Neuigkeiten aus dem Archiv – 20.02.2015

Das Konzentrationslager Buchenwald auf dem Ettersberg bei Weimar war eines der größten Konzentrationslager auf deutschem Boden. Von Juli 1937 bis April 1945 waren etwa 250.000 Menschen aus allen Ländern Europas im Konzentrationslager Buchenwald inhaftiert. Die Zahl der Todesopfer wird auf etwa 56.000 geschätzt, darunter 11.800 Juden.

Ein privat gedrehter Film aus den 60er Jahren hält einen Besuch des Konzentrationslagers durch eine Gruppe DDR-Bürger fest.

Neuigkeiten aus dem Archiv – 17.02.2015

1987 feierte Berlin sein 750jähriges Stadtjubiläum. Im Vorfeld dieses Ereignisses entstand ein Amateurfilm, der die Atmosphäre in der zu dieser Zeit noch geteilten Stadt in vielen verschiedenen Szenen festhält.

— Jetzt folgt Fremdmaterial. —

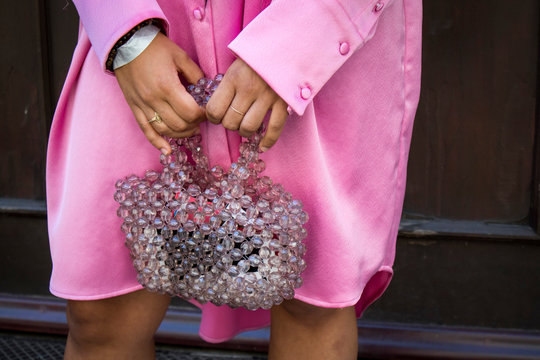 People On The Street During The London Fashion Week. Fragment. Woman Hand Hold Transparent Plastic Bag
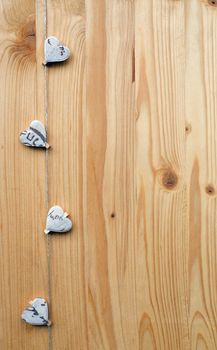 Four hearts with clothes pegs on a cord on wood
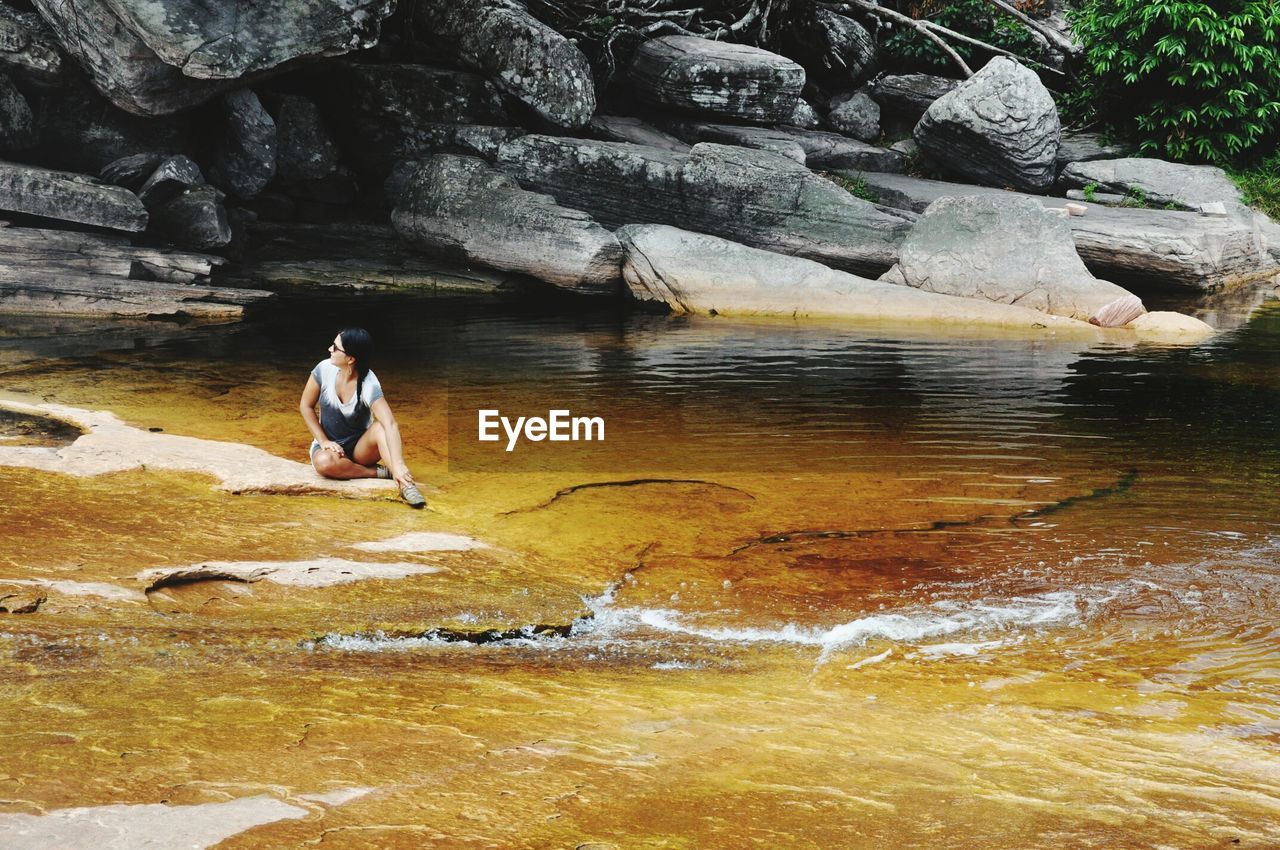 WOMAN SITTING BY ROCK FORMATION IN LAKE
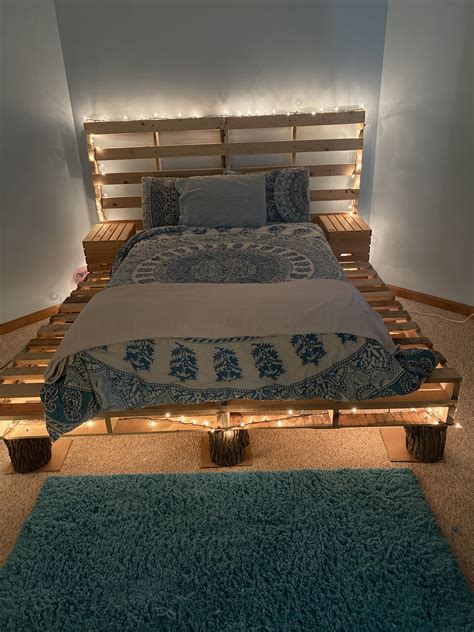 Wood pallet bed w/tree stumps | Pallet bed frames, Diy pallet bed, Wood ...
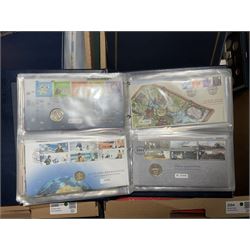 Approximately one hundred and fifteen Royal Mint coin covers, in two ring binder folders and loose, together with approximately 53 grams of Great British pre-1920 and approximately 68 grams of Great British pre-1947 silver threepence coins, and a small quantity of further pre-decimal coins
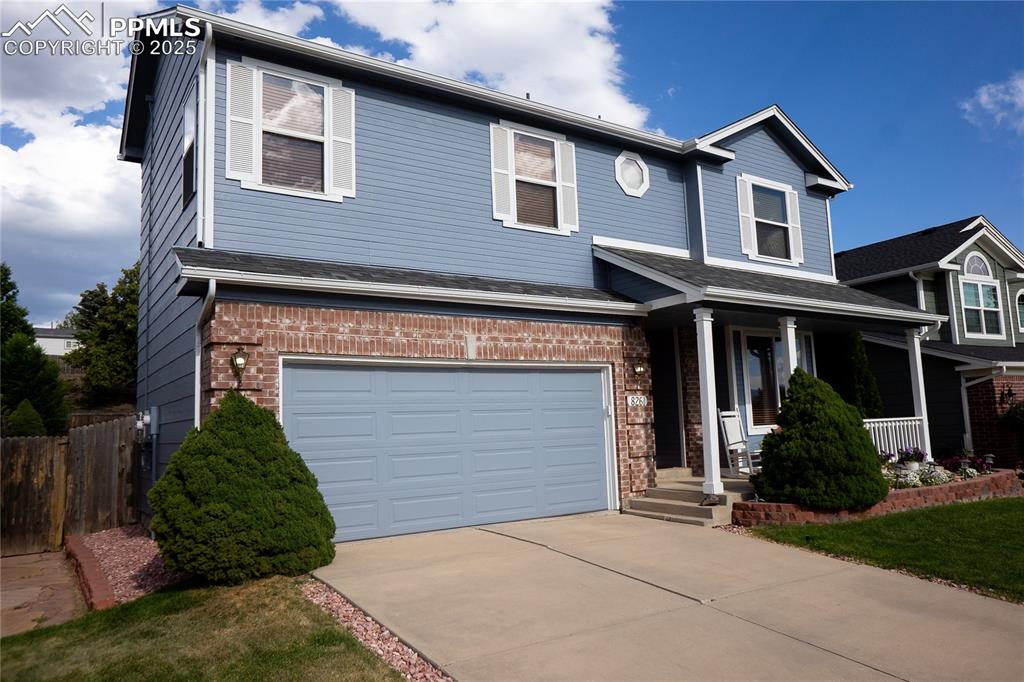 Image 4 of 48: View of property exterior with a porch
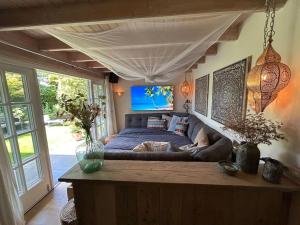 a bedroom with a bed and a couch and a tv at Unique Accommodation in Twente with Jacuzzi in Borne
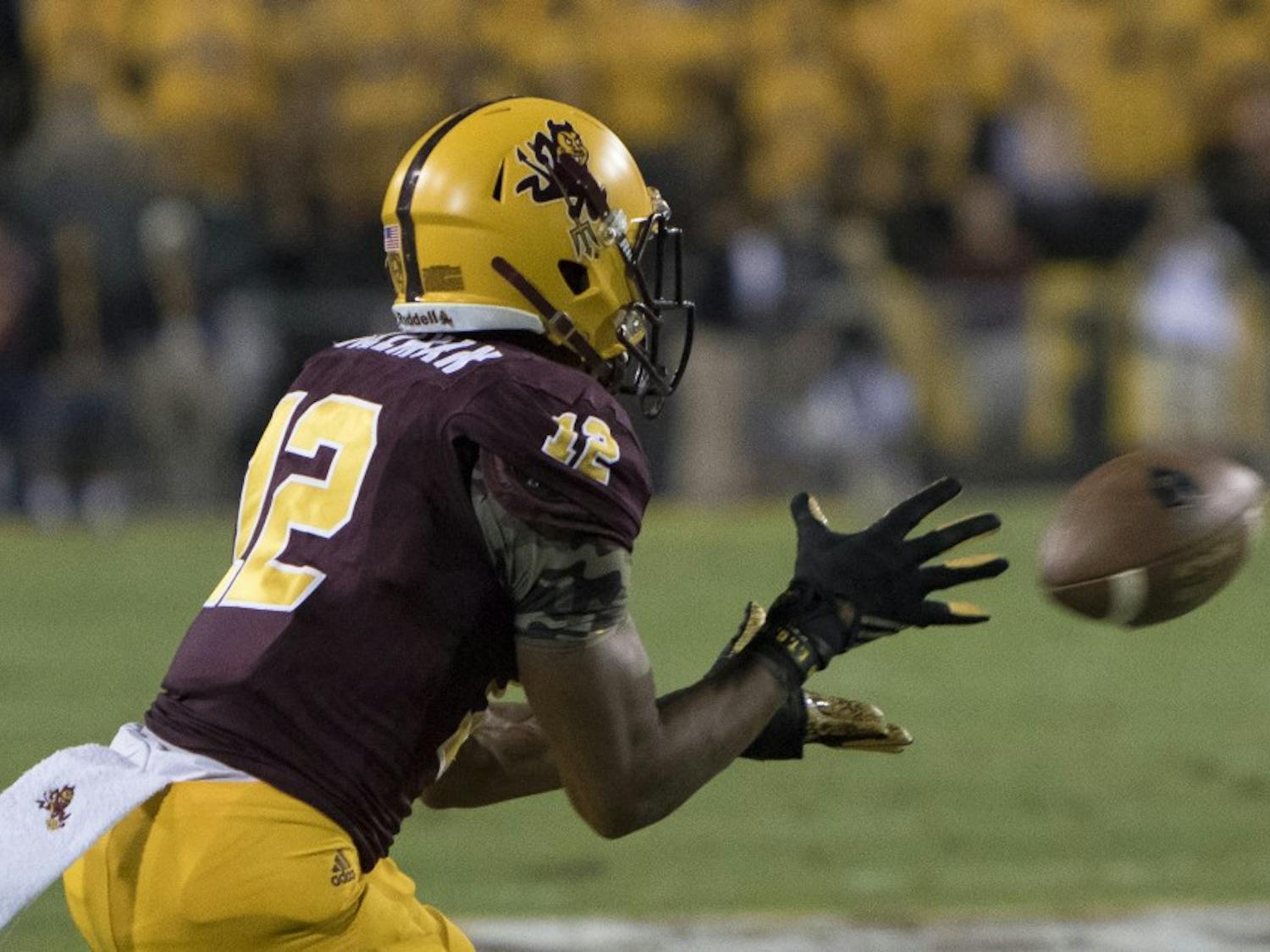 Redshirt junior wide receiver Tim White (12) catches a pass in the second quarter against Oregon on Thursday, Oct. 29, 2015, at Sun Devil Stadium in Tempe. 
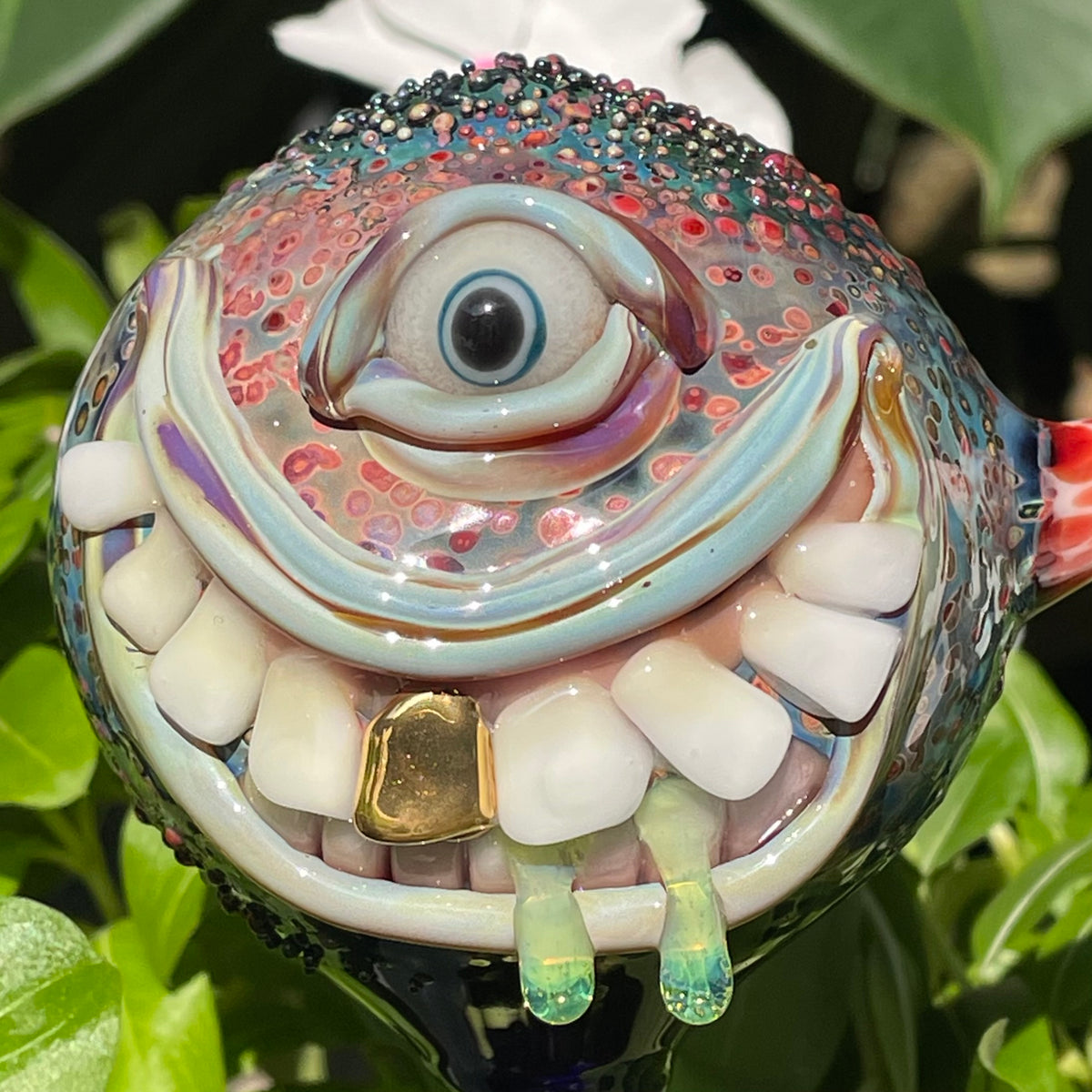 Hand Blown Glass Monster Watering Globe - round cyclops head, blue iris eye, white teeth, gold tooth, teal tongue drips, teal glass stake - Leviathan Glass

Baumaßnahmen und fertige Gebäude, die Mauer, das Brandenburger Tor und der Übergang am Checkpoint Charly werden ergänzt durch Bilder aus dem Berliner “Untergrund” und von beliebten öffentlichen Plätzen.

Wir freuen uns, dass dieser außergewöhnlich gut gedrehte Farbfilm unseren Archivbestand zu Berlin ergänzt.

Neuigkeiten aus dem Archiv – 13.02.2015

1919 schlug der Volksbund Deutsche Kriegsgräberfürsorge als Gedenktag für die gefallenen deutschen Soldaten des Ersten Weltkrieges einen Volkstrauertag vor, der erstmals am 28. Februar 1926 begangen wurde.

Die Nationalsozialisten übernahmen den Volkstrauertag und legten ihn als staatlichen Feiertag fest. Mit dem Gesetz über die Feiertage vom 27. Februar 1934 wurde er in Heldengedenktag umbenannt und sein Charakter verändert: jetzt stand nicht mehr das Totengedenken im Mittelpunkt, sondern die Heldenverehrung.

Der 1941 entstandene Film zeigt den Verlauf der Feierlichkeiten am Heldengedenktag in Duderstadt im Landkreis Göttingen.